Projektleiter zum Programmierer: “Wir brauchen für diese Programmänderung einen Plan, um in den Budgetverhandlungen den erhöhten Aufwand für unser Projekt begründen zu können.” Programmierer: “Für die Änderung brauche ich zehn Sekunden. … Fertig.” Projektleiter: “Jetzt brauchen wir nur noch den Plan.”

Liebe Leserinnen und Leser, dieser Witz hat in der heutigen, agilen Zeit ganz schön viel mit der Realität zu tun. Die Geschwindigkeit nimmt ständig zu, auch in Projekten. Die fast schon „veralteten“ Einweg-Projektphasenmodelle werden mehr oder weniger einmal durchlaufen. Im agilen Zeitalter geschieht das innerhalb der Phasen oft mehrmals. Man muss sich deshalb früher oder später die Frage stellen, welchen Einfluss die Agilität in Projekten auf das Risikomanagement hat. Natürlich werden weiterhin traditionelle Modelle benötigt, nämlich dort, wo Stabilität das Ziel ist (Infrastruktur, Organisationsprojekte).

Was ist Agilität? „Agile“ ist eine Methode, die iterative und inkrementelle Praktiken anwendet, welche mit Hilfe von Feedbackzyklen und flexiblen, eng zusammenarbeitenden Organisationsstrukturen einen Mechanismus erzeugen, um mit Veränderungen und Unsicherheiten umgehen zu können. Typischerweise gibt es in diesen Teams keine einzelnen Wissensträger mehr. Das soziale Verhalten der Teilnehmenden ist deshalb wichtig, weil Konflikte früher oder später auftauchen und diskutiert werden müssen. Geschichtlich gesehen kommt Agile aus der Industrie. Die IT hat diese Methode formalisiert und standardisiert.

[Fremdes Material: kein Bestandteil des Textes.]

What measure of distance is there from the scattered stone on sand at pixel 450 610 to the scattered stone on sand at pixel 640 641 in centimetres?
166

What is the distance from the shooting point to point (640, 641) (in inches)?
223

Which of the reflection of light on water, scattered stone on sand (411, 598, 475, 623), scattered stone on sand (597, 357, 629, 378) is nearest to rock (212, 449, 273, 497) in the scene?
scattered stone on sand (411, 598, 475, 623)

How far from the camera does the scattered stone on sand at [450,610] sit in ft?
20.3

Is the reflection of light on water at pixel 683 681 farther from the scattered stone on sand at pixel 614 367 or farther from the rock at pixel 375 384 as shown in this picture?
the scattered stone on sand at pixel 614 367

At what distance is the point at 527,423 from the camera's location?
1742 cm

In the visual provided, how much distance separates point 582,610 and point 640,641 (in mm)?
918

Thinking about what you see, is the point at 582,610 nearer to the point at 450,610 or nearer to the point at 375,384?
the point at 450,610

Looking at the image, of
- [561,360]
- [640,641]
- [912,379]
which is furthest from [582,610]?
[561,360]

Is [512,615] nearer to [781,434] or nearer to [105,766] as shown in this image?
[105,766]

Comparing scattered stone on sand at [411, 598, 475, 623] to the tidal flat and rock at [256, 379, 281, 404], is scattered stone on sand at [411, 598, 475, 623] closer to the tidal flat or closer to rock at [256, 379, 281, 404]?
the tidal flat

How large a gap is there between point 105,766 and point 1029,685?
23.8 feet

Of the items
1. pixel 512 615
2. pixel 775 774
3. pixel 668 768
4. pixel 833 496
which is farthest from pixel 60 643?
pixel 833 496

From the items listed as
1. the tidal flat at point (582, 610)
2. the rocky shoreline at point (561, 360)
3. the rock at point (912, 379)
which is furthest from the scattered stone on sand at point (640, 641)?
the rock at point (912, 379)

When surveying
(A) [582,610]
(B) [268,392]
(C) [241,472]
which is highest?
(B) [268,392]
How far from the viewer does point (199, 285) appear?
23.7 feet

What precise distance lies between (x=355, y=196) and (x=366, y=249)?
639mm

Agile Prinzipien. Die neuen, agilen Methoden verändern einige Prinzipien in den Bereichen Produkte, Prozesse und Mitarbeitende. Ein Prinzip überlagert alle Bereiche: Agile Prozesse fördern die nachhaltige Entwicklung. Sponsoren, Entwickler und User sollten eine konstante Geschwindigkeit beibehalten können!

Übersicht

Traditionell vs. Agile. Klassische Projektmanagement-Methoden sind vor allem auf die vorhersehbare und genaue Planung sowie auf ein einmaliges Durchlaufen von Projektphasen fixiert. Hingegen bevorzugen agile Teams eine adaptive Planung, wiederkehrende Entwicklung und ein Team von Wissensgeneralisten, die den Entwicklungsprozess mit einer lernenden und unterstützenden Art fördern. Oft wird dafür die SCRUM-Methode verwendet.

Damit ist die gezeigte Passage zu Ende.